Thursday, March 13, 2014 - 15:05 for 1 hour (actually 50 minutes)
Location
Skiles 005
Speaker
Konstantinos Spiliopoulos – Boston University
Rare events,
metastability and Monte Carlo methods
for stochastic dynamical systems have been of central scientific interest
for
many years now. In this talk we focus on multiscale systems that can exhibit
metastable behavior, such as rough energy landscapes. We discuss quenched large
deviations in related random rough environments and design of provably efficient
Monte Carlo methods, such as importance sampling, in order to estimate
probabilities of rare events. Depending
on the type of interaction of the fast scales with the strength of the noise we
get different behavior, both for the large deviations and for the corresponding
Monte Carlo methods. Standard Monte Carlo
methods perform poorly in these kind of problems in the small noise limit. In
the presence of multiple scales one faces additional difficulties and
straightforward adaptation of importance sampling schemes for standard small
noise diffusions will not produce efficient schemes. We resolve this issue and
demonstrate the theoretical results by examples and simulation studies.

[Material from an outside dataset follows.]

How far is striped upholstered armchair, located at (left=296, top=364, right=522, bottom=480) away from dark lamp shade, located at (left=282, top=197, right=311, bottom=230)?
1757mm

Thursday, March 13, 2014 - 12:00 for 1 hour (actually 50 minutes)
Location
Skiles 005
Speaker
Andrea Jimenez – University of Sao Paulo and Math, GT
In this talk, we discuss our recent progress on the famous directed cycle
double cover conjecture of Jaeger. This conjecture asserts that every
2-connected graph admits a collection of cycles such that each edge is in
exactly two cycles of the collection. In addition, it must be possible to
prescribe an orientation to each cycle so that each edge is traversed in
both ways.
We plan to define the class of weakly robust trigraphs and prove that a
connectivity augmentation conjecture for this class implies general
directed cycle double cover conjecture.
This is joint work with Martin Loebl.
Wednesday, March 12, 2014 - 15:05 for 1 hour (actually 50 minutes)
Location
Skiles 006
Speaker
Johannes Nicaise – KU Leuven
I will explain the construction of the essential
skeleton of a one-parameter degeneration of algebraic varieties, which
is a simplicial space encoding the geometry of the degeneration, and I
will prove that it coincides
with the skeleton of a good minimal dlt-model of the degeneration if
the relative canonical sheaf is semi-ample. These results, contained in
joint work with Mircea Mustata and Chenyang Xu, provide some interesting
connections between Berkovich geometry and
the Minimal Model Program.
Wednesday, March 12, 2014 - 14:00 for 1 hour (actually 50 minutes)
Location
Skiles 005
Speaker
Prabath Silva – Indiana University
In this talk we will discuss applications of a new method of proving
vector-valued inequalities discovered by M. Bateman and C. Thiele. We
give new proofs of the Fefferman-Stein inequality (without using
weighted theory) and vector-valued estimates of the Carleson operator
using this method. Also as an application to bi-parameter problems, we
give a new proof for bi-parameter multipliers without using product
theory. As an application to the bilinear setting, we talk about new
vector-valued estimates for the bilinear Hilbert transform, and
estimates for the paraproduct tensored with the bilinear Hilbert
transform. The first part of this work is joint work with Ciprian
Demeter.
In this talk, we will discuss a result due to Gabai which states that a minimal genus Seifert surface for a knot in 3-sphere can be realized as a leaf of a taut foliation of the knot complement. We will give a fairly detailed outline of the proof. In the process, we will learn how to construct taut foliations on knot complements.